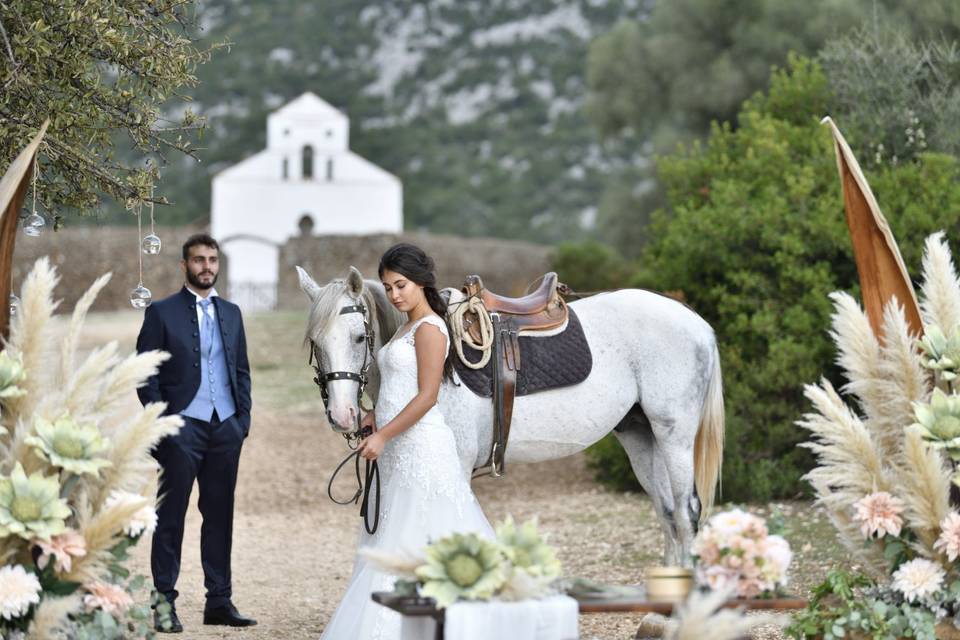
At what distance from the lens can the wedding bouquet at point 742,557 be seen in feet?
13.5

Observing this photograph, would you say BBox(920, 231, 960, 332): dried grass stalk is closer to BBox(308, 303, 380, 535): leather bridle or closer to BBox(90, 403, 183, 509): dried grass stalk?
BBox(308, 303, 380, 535): leather bridle

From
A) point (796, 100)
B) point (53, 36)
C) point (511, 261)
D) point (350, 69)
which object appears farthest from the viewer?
point (350, 69)

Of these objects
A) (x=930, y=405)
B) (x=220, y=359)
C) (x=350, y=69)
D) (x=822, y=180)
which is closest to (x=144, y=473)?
(x=220, y=359)

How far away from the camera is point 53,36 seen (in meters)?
6.46

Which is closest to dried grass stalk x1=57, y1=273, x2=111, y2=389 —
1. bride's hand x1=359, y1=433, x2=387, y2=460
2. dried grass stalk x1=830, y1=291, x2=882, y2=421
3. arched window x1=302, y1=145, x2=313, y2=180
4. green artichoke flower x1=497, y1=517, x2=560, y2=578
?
bride's hand x1=359, y1=433, x2=387, y2=460

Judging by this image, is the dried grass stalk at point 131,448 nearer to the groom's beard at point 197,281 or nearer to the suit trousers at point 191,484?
the suit trousers at point 191,484

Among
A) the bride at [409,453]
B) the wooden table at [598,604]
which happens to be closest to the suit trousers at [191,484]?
the bride at [409,453]

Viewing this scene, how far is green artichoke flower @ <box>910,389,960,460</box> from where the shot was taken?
15.1 ft

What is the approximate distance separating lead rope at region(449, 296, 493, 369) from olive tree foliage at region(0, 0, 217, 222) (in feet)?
5.70

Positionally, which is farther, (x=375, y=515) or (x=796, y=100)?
(x=796, y=100)

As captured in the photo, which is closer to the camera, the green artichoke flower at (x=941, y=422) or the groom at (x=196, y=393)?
the green artichoke flower at (x=941, y=422)

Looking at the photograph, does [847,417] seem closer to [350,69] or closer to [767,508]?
[767,508]

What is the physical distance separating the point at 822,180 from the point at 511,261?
25.5m

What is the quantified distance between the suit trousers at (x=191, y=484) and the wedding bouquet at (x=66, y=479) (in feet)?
6.62
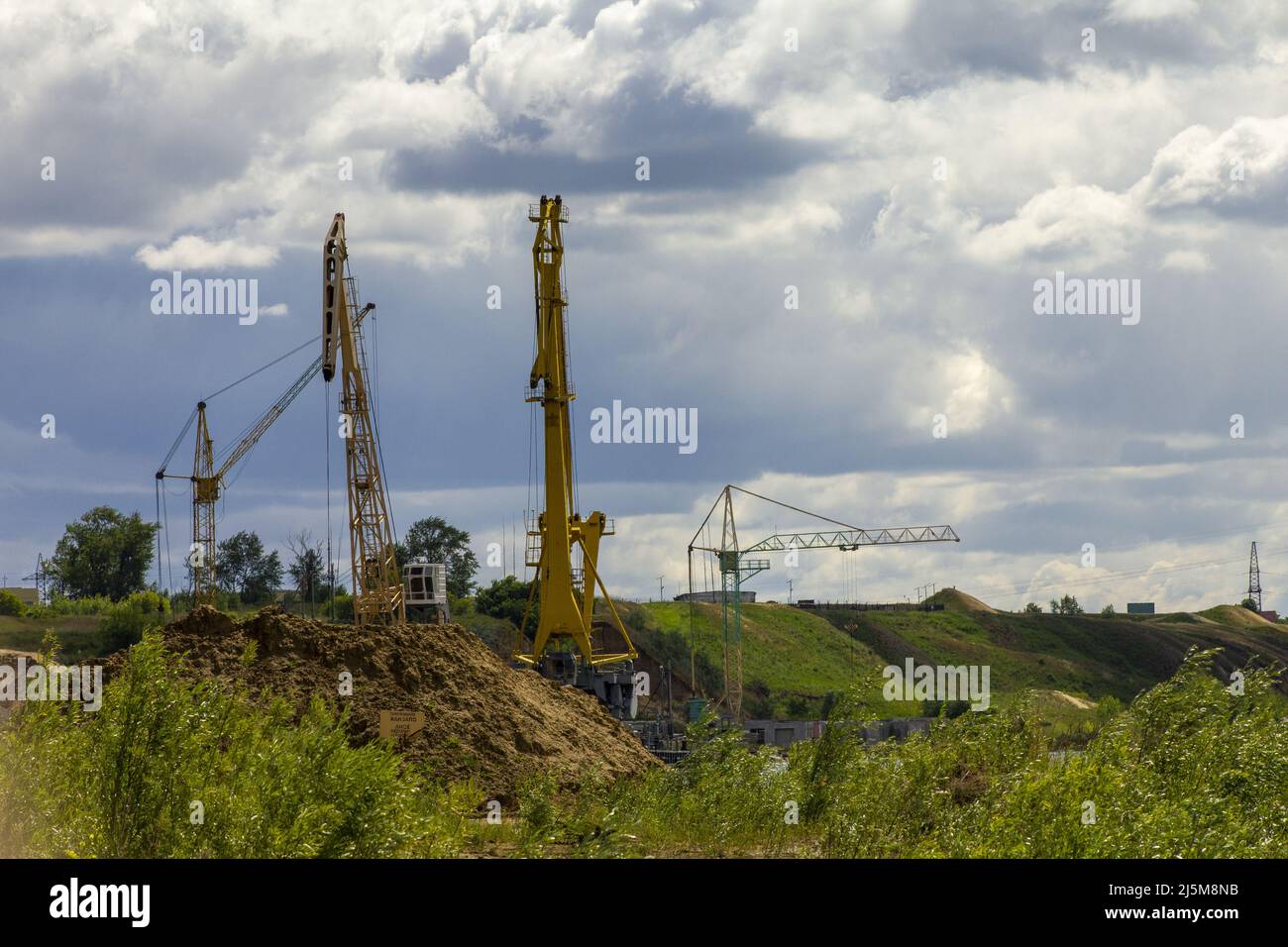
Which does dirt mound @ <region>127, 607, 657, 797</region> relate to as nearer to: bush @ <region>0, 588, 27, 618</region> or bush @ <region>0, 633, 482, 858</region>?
bush @ <region>0, 633, 482, 858</region>

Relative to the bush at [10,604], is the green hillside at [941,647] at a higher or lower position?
lower

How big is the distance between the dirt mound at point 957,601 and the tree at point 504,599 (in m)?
77.8

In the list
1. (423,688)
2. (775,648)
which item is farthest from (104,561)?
(423,688)

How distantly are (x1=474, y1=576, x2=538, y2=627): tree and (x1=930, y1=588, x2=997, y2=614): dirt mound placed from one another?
77.8 metres

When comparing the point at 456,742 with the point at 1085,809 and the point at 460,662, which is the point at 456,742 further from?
the point at 1085,809

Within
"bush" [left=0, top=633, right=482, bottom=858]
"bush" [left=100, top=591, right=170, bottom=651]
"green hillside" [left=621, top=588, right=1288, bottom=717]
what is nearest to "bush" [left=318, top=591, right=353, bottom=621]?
"bush" [left=100, top=591, right=170, bottom=651]

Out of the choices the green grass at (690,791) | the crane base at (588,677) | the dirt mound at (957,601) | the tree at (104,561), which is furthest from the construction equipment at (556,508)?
the dirt mound at (957,601)

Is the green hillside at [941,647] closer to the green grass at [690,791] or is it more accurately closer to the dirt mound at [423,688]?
the dirt mound at [423,688]

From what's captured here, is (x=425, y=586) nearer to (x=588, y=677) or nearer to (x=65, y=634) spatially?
(x=588, y=677)

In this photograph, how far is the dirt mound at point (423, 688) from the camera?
1615 inches

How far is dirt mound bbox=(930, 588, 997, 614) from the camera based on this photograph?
629 feet

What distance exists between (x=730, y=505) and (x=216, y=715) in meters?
87.3
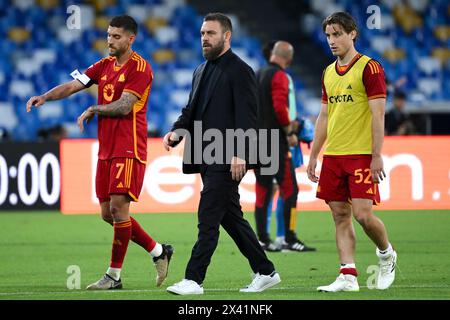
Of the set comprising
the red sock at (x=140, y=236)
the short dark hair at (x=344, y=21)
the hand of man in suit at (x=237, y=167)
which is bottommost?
the red sock at (x=140, y=236)

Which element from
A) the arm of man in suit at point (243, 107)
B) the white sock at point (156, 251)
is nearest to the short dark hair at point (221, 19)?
the arm of man in suit at point (243, 107)

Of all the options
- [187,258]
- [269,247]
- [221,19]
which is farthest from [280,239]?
[221,19]

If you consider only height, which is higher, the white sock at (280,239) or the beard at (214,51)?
the beard at (214,51)

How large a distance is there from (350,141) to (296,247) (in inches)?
159

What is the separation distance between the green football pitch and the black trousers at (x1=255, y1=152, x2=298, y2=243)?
0.41 meters

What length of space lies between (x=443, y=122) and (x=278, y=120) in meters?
8.46

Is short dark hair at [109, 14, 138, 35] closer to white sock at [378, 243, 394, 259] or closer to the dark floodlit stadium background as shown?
the dark floodlit stadium background

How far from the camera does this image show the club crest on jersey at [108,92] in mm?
8625

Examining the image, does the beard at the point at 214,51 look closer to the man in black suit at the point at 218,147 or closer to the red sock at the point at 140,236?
the man in black suit at the point at 218,147

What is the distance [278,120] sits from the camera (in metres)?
12.2

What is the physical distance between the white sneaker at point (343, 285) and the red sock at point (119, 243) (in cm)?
163

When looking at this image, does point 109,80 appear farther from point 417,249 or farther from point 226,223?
point 417,249

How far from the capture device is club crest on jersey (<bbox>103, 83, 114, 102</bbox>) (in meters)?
8.62

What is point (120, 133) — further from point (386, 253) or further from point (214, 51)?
point (386, 253)
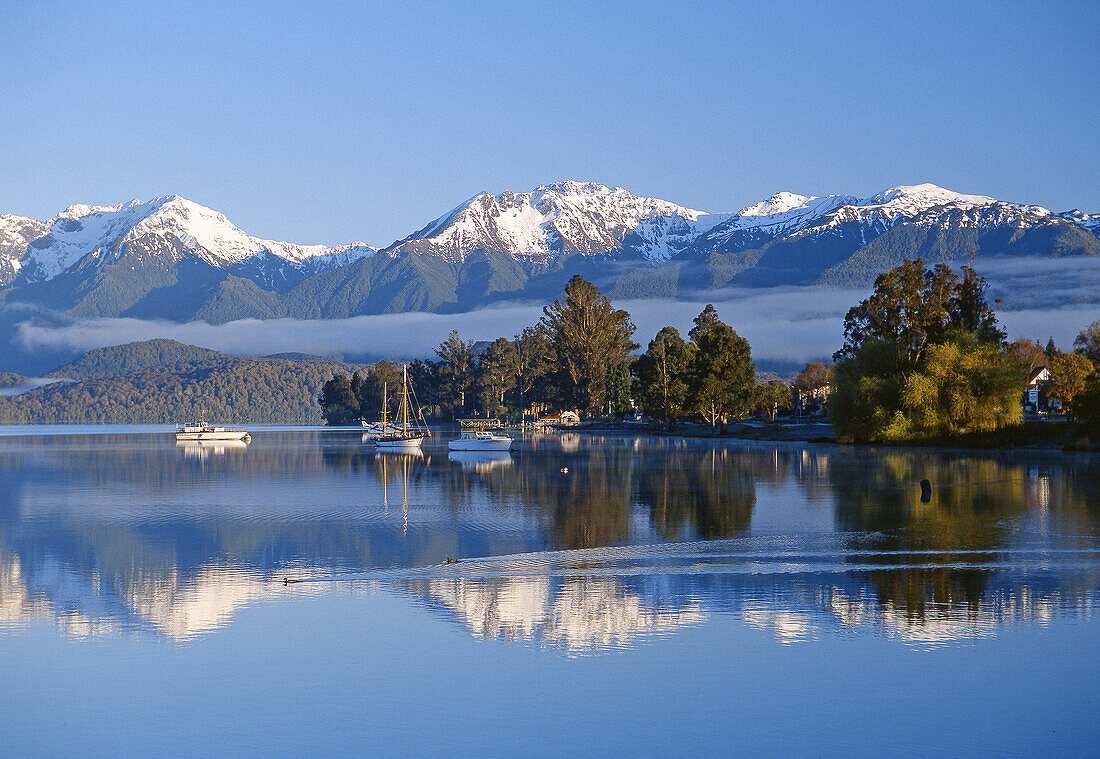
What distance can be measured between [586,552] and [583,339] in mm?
127632

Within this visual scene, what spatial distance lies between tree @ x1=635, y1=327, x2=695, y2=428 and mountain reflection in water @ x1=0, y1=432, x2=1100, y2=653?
74175mm

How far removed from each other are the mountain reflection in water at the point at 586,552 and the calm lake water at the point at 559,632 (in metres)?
0.11

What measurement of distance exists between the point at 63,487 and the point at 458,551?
29878mm

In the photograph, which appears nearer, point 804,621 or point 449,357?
point 804,621

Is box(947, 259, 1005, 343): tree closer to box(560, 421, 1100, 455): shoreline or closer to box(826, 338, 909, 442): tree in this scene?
box(826, 338, 909, 442): tree

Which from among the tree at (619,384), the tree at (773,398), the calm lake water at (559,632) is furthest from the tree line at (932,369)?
the tree at (619,384)

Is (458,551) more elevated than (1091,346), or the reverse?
(1091,346)

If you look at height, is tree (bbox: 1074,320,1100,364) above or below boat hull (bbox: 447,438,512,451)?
above

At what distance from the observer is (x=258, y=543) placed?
25.4 m

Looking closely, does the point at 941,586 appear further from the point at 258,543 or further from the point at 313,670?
the point at 258,543

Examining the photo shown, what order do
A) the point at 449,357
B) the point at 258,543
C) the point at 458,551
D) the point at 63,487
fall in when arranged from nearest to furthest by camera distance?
the point at 458,551, the point at 258,543, the point at 63,487, the point at 449,357

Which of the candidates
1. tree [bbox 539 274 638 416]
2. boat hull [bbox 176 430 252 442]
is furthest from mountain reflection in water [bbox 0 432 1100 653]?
tree [bbox 539 274 638 416]

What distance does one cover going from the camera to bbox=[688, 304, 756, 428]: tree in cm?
10562

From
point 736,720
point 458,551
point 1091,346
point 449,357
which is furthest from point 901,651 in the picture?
point 449,357
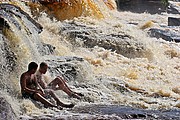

-=-=-=-=-

> **WORK TO COMPLETE**
Give back every entry above word for word, leaving out the pictures.

> **WRITTEN ANSWER**
At what distance from the lens can the wedding bouquet at point 742,557 be seen in feet?
13.5

Observing this photograph, would you say BBox(920, 231, 960, 332): dried grass stalk is closer to BBox(308, 303, 380, 535): leather bridle or closer to BBox(90, 403, 183, 509): dried grass stalk?
BBox(308, 303, 380, 535): leather bridle

From
A) point (796, 100)
B) point (53, 36)
C) point (511, 261)
D) point (350, 69)
which object appears farthest from the viewer?
point (350, 69)

Of these objects
A) (x=930, y=405)
B) (x=220, y=359)
C) (x=350, y=69)
D) (x=822, y=180)
which is closest to (x=144, y=473)?
(x=220, y=359)

How far away from the camera is point 53,36 seen (in meters)?
6.46

Which is closest to dried grass stalk x1=57, y1=273, x2=111, y2=389 —
1. bride's hand x1=359, y1=433, x2=387, y2=460
2. dried grass stalk x1=830, y1=291, x2=882, y2=421
3. arched window x1=302, y1=145, x2=313, y2=180
4. green artichoke flower x1=497, y1=517, x2=560, y2=578
?
bride's hand x1=359, y1=433, x2=387, y2=460

Judging by this image, is the dried grass stalk at point 131,448 nearer to the groom's beard at point 197,281 or nearer to the suit trousers at point 191,484?
the suit trousers at point 191,484

Among
A) the bride at [409,453]
B) the wooden table at [598,604]
which happens to be closest to the suit trousers at [191,484]?
the bride at [409,453]

Viewing this scene, how far is green artichoke flower @ <box>910,389,960,460</box> from where the shot was taken?
15.1 ft

What is the approximate distance separating lead rope at region(449, 296, 493, 369) from olive tree foliage at region(0, 0, 217, 222) (in feet)?
5.70

Positionally, which is farther, (x=375, y=515) or (x=796, y=100)?
(x=796, y=100)

As captured in the photo, which is closer to the camera, the green artichoke flower at (x=941, y=422) or the groom at (x=196, y=393)?
the green artichoke flower at (x=941, y=422)

Looking at the photograph, does [847,417] seem closer to [350,69] or closer to [767,508]?
[767,508]

What is the physical distance separating the point at 822,180 from the point at 511,261?
25.5m

What is the quantified distance between the suit trousers at (x=191, y=484) and the wedding bouquet at (x=66, y=479) (in feet)?
6.62
Which does dirt mound @ <region>127, 607, 657, 797</region> relate to as nearer to: bush @ <region>0, 588, 27, 618</region> or bush @ <region>0, 633, 482, 858</region>?
bush @ <region>0, 633, 482, 858</region>

Relative to the bush at [10,604], is the green hillside at [941,647] at a higher or lower position?
lower

How big is the distance between the dirt mound at point 957,601 and the tree at point 504,599 (in m)?
77.8

In the list
1. (423,688)
2. (775,648)
which item is farthest from (104,561)?
(423,688)

How distantly are (x1=474, y1=576, x2=538, y2=627): tree and (x1=930, y1=588, x2=997, y2=614): dirt mound placed from one another?
77.8 metres

When comparing the point at 456,742 with the point at 1085,809 and the point at 460,662, which is the point at 456,742 further from?
the point at 1085,809

Within
"bush" [left=0, top=633, right=482, bottom=858]
"bush" [left=100, top=591, right=170, bottom=651]
"green hillside" [left=621, top=588, right=1288, bottom=717]
what is nearest to "bush" [left=318, top=591, right=353, bottom=621]?
"bush" [left=100, top=591, right=170, bottom=651]

Out of the choices the green grass at (690,791) | the crane base at (588,677) | the dirt mound at (957,601) | the tree at (104,561), which is furthest from the construction equipment at (556,508)?
the dirt mound at (957,601)

Is the green hillside at [941,647] closer to the green grass at [690,791] or is it more accurately closer to the dirt mound at [423,688]?
the dirt mound at [423,688]

From what's captured here, is (x=425, y=586) nearer to (x=588, y=677) or nearer to (x=65, y=634) spatially?
(x=588, y=677)

In this photograph, how far is the dirt mound at point (423, 688) from the camera?
1615 inches

How far is dirt mound bbox=(930, 588, 997, 614) from the camera based on this photograph?
629 feet

What distance exists between (x=730, y=505) and (x=216, y=715) in meters?
87.3
Of the set comprising
the red sock at (x=140, y=236)
the short dark hair at (x=344, y=21)
the hand of man in suit at (x=237, y=167)
which is bottommost?
the red sock at (x=140, y=236)

Which element from
A) the arm of man in suit at point (243, 107)
B) the white sock at point (156, 251)
is nearest to the short dark hair at point (221, 19)?
the arm of man in suit at point (243, 107)

Of all the options
- [187,258]
- [269,247]
- [221,19]
which is farthest from [280,239]?
[221,19]

If you consider only height, which is higher, the white sock at (280,239) or the beard at (214,51)?
the beard at (214,51)

How large a distance is there from (350,141) to (296,247) (in inches)?
159

What is the separation distance between the green football pitch and the black trousers at (x1=255, y1=152, x2=298, y2=243)?
0.41 meters

What length of space lies between (x=443, y=122) and (x=278, y=120) in meters?
8.46

Is short dark hair at [109, 14, 138, 35] closer to white sock at [378, 243, 394, 259] or closer to the dark floodlit stadium background as shown?
the dark floodlit stadium background

How far from the camera does this image show the club crest on jersey at [108,92] in mm?
8625

Examining the image, does the beard at the point at 214,51 look closer to the man in black suit at the point at 218,147 or closer to the red sock at the point at 140,236?
the man in black suit at the point at 218,147

What is the distance [278,120] sits from the camera (in metres)?
12.2

What is the physical distance between the white sneaker at point (343, 285) and the red sock at point (119, 243) (in cm)?
163

When looking at this image, does point 109,80 appear farther from point 417,249 or farther from point 226,223?
point 417,249

How far from the capture device is club crest on jersey (<bbox>103, 83, 114, 102</bbox>) (in meters)?
8.62

What is point (120, 133) — further from point (386, 253) or further from point (214, 51)?
point (386, 253)
What distance can be measured between [586,552] and [583,339] in mm?
127632

Within this visual scene, what spatial distance lies between tree @ x1=635, y1=327, x2=695, y2=428 and mountain reflection in water @ x1=0, y1=432, x2=1100, y2=653?
74175mm

How far removed from each other are the mountain reflection in water at the point at 586,552 and the calm lake water at the point at 559,632 (in metres)?
0.11

What measurement of distance exists between the point at 63,487 and the point at 458,551?
29878mm

In the photograph, which appears nearer, point 804,621 or point 449,357?
point 804,621

Is box(947, 259, 1005, 343): tree closer to box(560, 421, 1100, 455): shoreline or closer to box(826, 338, 909, 442): tree in this scene?
box(826, 338, 909, 442): tree

Which from among the tree at (619,384), the tree at (773,398), the calm lake water at (559,632) is furthest from the tree line at (932,369)?
the tree at (619,384)

Is (458,551) more elevated than (1091,346), or the reverse?
(1091,346)

If you look at height, is tree (bbox: 1074,320,1100,364) above or below boat hull (bbox: 447,438,512,451)?
above

At what distance from the observer is (x=258, y=543) placed?
25.4 m

Looking closely, does the point at 941,586 appear further from the point at 258,543 or further from the point at 313,670?
the point at 258,543

Examining the photo shown, what order do
A) the point at 449,357
B) the point at 258,543
C) the point at 458,551
D) the point at 63,487
fall in when arranged from nearest to furthest by camera distance?
the point at 458,551, the point at 258,543, the point at 63,487, the point at 449,357

Which of the candidates
1. tree [bbox 539 274 638 416]
2. boat hull [bbox 176 430 252 442]
is furthest from mountain reflection in water [bbox 0 432 1100 653]?
tree [bbox 539 274 638 416]

What distance does one cover going from the camera to bbox=[688, 304, 756, 428]: tree in cm?
10562

From
point 736,720
point 458,551
point 1091,346
point 449,357
which is furthest from point 901,651 in the picture?
point 449,357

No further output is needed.